Wir begrüßen grundsätzlich eine frühe Möglichkeit für ein Gespräch und sind dankbar für das Angebot.
Allerdings hat sich die Versendung des Gesetzentwurfs jetzt in die Sommerferien verlagert, was dazu führt,
dass einige Arbeitseinheiten, so auch 611, derzeit leider kapazitätsbedingt nicht in vollem Umfang besetzt sind
und gleichzeitig viele Dossiers (mit Leitungspriorität) parallel behandeln müssen.
Wir warten derzeit auf die Rückläufe aus den mitbetroffenen Referaten und prüfen den Entwurf.

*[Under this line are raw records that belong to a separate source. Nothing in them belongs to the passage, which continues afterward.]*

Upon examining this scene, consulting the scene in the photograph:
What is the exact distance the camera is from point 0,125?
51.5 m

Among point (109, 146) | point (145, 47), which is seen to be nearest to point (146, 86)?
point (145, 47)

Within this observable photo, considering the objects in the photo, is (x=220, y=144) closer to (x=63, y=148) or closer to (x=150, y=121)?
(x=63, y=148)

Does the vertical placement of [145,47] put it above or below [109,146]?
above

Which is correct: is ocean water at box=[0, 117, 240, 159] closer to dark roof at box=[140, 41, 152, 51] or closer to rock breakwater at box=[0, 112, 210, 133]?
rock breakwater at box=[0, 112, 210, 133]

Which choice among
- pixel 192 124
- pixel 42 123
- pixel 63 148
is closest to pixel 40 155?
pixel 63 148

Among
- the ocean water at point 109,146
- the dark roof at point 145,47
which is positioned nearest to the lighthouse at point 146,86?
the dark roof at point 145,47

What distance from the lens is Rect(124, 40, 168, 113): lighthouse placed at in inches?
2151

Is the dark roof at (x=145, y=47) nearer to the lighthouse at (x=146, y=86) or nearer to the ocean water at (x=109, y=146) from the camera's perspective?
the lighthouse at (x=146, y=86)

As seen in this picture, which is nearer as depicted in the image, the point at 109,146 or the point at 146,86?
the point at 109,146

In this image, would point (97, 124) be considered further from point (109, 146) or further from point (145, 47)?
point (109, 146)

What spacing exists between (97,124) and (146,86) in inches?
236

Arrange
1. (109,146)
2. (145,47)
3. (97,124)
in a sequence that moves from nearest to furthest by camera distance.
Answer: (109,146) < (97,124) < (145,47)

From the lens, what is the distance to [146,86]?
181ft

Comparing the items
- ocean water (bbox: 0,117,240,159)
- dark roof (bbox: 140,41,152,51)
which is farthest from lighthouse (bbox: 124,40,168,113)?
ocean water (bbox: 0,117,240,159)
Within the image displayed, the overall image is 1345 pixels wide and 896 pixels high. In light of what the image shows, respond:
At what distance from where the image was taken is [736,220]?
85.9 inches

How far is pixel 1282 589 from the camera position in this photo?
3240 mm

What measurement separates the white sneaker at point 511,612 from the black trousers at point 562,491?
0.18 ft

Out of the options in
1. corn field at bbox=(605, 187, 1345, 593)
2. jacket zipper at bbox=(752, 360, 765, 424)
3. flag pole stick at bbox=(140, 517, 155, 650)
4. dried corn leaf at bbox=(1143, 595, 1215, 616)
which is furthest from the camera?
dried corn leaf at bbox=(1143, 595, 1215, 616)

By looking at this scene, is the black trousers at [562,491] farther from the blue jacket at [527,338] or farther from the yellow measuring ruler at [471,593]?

In diesem Zusammenhang sind für uns natürlich auch die Rückläufe aus der Länder- und Verbändeanhörung
unabdingbar,
um unsere Position Nutzer und Nutzen orientiert zu justieren. Deshalb wären wir die Übersendung der
Stellungnahmen dankbar.
Aus allen diesen Gründen können wir ein erstes Gespräch frühestens Montag nächster Woche anbieten,
und auch dieses nur auf vorläufiger Basis zur ersten Orientierung.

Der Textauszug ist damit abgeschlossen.